Font Size:

After dinner, she brings out dessert—Baileys chocolate mousse with shaved dark chocolate—and me and Rouge actually shut up for a good ten seconds just to appreciate it.

Then Rouge points his spoon at her hand. “So. When’s the wedding?”

Siobhán nearly chokes on a berry. “Rouge!”

“What?” He shrugs. “Man puts a boulder on your finger the size of a small planet, I’m allowed to ask questions.”

I glance at her. She glances back. And for a moment—just a moment—the entire future flashes between us. A church. A piano. Snow. Her last name becoming mine. My chest tightens with something I’ve never had before—hope that doesn’t terrify me.

“We’ll figure it out,” she says softly.

Rouge nods, satisfied. “Good. ‘Cause I better have a place in this family. Preferably one where I don’t have to babysit either of you.”

“You’re stuck with us,” she says, smiling over her glass. “Forever.”

I wrap my arm around her shoulders, tug her close. “You’re family, Rouge. Always have been.”

He looks down like maybehe’sabout to get emotional, then ruins it immediately. “Yeah well, if I walk in on you two on the damn kitchen counter again, I’m revoking my membership.”

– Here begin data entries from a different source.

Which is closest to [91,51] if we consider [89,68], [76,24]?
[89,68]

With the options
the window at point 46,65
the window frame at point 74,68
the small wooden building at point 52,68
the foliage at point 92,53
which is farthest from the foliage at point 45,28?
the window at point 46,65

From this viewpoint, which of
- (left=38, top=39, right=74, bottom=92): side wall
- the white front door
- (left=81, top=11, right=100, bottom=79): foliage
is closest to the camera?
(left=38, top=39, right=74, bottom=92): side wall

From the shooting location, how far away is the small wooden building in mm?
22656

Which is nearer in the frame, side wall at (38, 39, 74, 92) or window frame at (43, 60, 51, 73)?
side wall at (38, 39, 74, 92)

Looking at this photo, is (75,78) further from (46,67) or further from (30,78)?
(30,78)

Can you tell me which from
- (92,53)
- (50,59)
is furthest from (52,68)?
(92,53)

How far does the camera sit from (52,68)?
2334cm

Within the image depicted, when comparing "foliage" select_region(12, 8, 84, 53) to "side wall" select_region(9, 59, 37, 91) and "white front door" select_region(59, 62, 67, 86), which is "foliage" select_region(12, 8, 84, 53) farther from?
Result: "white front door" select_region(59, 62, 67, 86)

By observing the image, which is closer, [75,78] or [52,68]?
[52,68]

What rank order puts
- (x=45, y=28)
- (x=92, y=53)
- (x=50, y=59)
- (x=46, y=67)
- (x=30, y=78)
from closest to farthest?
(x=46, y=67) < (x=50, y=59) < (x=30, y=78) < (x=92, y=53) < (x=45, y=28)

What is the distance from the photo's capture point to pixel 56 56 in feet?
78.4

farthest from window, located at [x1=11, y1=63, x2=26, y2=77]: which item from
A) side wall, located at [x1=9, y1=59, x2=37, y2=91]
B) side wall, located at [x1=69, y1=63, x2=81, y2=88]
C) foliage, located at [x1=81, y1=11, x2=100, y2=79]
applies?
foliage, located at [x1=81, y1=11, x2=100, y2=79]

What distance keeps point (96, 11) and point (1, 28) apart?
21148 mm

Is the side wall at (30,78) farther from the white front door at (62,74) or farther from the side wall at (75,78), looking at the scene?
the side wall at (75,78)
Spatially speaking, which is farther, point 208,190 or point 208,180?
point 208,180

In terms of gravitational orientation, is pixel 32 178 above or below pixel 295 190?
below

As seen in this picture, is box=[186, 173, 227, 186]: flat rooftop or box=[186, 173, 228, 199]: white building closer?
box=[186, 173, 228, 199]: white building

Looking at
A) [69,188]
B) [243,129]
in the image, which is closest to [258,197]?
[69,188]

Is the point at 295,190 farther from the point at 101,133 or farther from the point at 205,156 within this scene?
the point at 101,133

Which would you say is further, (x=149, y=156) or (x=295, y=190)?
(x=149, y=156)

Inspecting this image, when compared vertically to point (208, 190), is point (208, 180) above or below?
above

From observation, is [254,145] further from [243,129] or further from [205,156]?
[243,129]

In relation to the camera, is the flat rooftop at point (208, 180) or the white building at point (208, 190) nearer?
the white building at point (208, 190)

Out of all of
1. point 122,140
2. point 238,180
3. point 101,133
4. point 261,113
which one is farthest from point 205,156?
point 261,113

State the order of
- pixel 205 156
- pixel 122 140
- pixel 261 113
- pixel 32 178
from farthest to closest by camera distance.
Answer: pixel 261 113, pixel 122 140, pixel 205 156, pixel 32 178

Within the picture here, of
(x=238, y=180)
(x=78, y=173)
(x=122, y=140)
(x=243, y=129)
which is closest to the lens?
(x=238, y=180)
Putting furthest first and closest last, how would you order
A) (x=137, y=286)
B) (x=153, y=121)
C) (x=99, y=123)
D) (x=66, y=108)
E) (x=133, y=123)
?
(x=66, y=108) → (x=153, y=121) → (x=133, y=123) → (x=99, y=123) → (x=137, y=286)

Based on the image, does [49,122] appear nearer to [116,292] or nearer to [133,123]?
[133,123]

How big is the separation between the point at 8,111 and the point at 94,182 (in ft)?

Siobhán groans and covers her face. I throw a napkin at his head. And God—God—if this isn’t the closest thing to home I’ve ever felt, I don’t know what is.

We clean up dinner slowly, like none of us are quite ready for this night to end. Siobhán hums under her breath—some half-remembered carol—while I dry the dishes she hands me. Rouge leans against the counter with a glass of whiskey, pretending he’s supervising when really he’s swaying like a man twice his age.

“Don’t judge me,” he mutters when Siobhán raises a brow. “Near-death experiences and holiday emotions are exhausting.”

“You ate three helpings,” she says.

“That too.”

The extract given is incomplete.